Aligner les connaissances acquises par les apprenants aux attentes des entreprises et du marché. Le ministère de l’Enseignement technique et de la formation professionnelle a présenté, vendredi à Ampefiloha, douze nouveaux référentiels métiers et de formation destinés à adapter les programmes de formation aux besoins des entreprises du secteur du bâtiment et des travaux publics (BTP). Élaborés avec le Conseil national de l’emploi et de la formation dans le BTP (CNEF BTP) et France Éducation international, dans le cadre du projet Formapro Madagascar, ces référentiels serviront de base à la rénovation des cursus dispensés dans les lycées techniques et les centres de formation professionnelle.
Les nouveaux outils comprennent six référentiels de certificats d’aptitude professionnelle spécialisée (CAPS) et six référentiels de formations professionnelles qualifiantes (FPQ). Ils définissent les compétences attendues par les employeurs afin d’aligner les contenus de formation sur les réalités du marché de l’emploi.

※ ※ ※

*Travail demandé*:
(A) Recopiez, dans l'extrait sur les référentiels du BTP, le passage qui commence à "Les nouveaux outils" et se termine à "marché de l’emploi.".
(B) D'après l'extrait sur les référentiels du BTP, avec quels partenaires ces référentiels ont-ils été élaborés ?
(C) Poursuivez l'extrait sur les référentiels du BTP à partir de sa dernière phrase.

*Entrées de données*:
※ ※ ※

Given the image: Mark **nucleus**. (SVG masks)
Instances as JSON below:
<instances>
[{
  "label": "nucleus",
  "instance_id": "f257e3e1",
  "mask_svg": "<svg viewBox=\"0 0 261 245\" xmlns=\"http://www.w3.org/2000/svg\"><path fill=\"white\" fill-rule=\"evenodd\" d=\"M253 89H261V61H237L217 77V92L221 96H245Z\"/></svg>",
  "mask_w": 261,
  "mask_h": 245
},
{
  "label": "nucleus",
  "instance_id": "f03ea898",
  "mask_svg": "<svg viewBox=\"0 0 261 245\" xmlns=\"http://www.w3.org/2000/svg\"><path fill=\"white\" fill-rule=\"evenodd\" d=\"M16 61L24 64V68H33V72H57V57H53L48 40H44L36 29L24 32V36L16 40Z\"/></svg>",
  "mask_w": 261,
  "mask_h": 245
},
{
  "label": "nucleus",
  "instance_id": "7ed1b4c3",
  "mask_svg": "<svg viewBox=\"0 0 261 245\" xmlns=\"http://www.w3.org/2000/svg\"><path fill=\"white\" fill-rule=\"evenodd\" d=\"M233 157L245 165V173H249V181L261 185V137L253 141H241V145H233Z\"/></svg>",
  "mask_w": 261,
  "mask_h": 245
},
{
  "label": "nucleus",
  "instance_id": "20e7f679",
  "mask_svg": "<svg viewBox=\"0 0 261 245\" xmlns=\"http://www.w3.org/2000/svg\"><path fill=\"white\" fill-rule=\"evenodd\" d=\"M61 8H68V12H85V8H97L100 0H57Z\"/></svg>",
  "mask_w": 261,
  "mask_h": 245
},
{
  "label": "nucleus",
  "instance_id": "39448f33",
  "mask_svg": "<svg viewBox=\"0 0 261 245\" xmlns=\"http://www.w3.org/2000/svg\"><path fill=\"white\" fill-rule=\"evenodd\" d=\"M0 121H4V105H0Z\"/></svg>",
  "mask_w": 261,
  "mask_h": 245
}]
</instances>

※ ※ ※

*Exercices corrigés*:
(A)
Les nouveaux outils comprennent six référentiels de certificats d’aptitude professionnelle spécialisée (CAPS) et six référentiels de formations professionnelles qualifiantes (FPQ). Ils définissent les compétences attendues par les employeurs afin d’aligner les contenus de formation sur les réalités du marché de l’emploi.

(B) Avec le Conseil national de l'emploi et de la formation dans le BTP (CNEF BTP) et France Éducation international.

(C)
Selon le directeur exécutif du CNEF BTP, Josoa Ramamonjisoa, ces référentiels reposent sur l’approche par les compétences, une méthode qui consiste à construire les programmes de formation à partir des besoins exprimés par les entreprises. Il souligne que cette approche, largement utilisée à l’international depuis plusieurs années, reste encore peu développée à Madagascar. Le lycée technique de Toamasina l’expérimente toutefois depuis 2018 à travers un dispositif de formation en alternance.
Pour le ministre de l’Enseignement technique et de la Formation professionnelle, Dr Todisoa Andriamampandry, ces nouveaux référentiels visent à renforcer l’employabilité des jeunes en facilitant leur insertion professionnelle. Ils concernent notamment des métiers tels que maçon ferrailleur-coffreur, charpentier-couvreur ou encore plombier-installateur sanitaire.
Partenaire du projet, l’Agence française de développement (AFD) estime que cette réforme permettra de mieux répondre aux attentes des entreprises. Son directeur adjoint, Florian Mugnier, a indiqué que la modernisation des référentiels, des programmes et l’accompagnement des formateurs devaient contribuer à améliorer l’adéquation entre les formations et les besoins du marché. Il a également rappelé que ces référentiels devront évoluer régulièrement afin de suivre les transformations des métiers.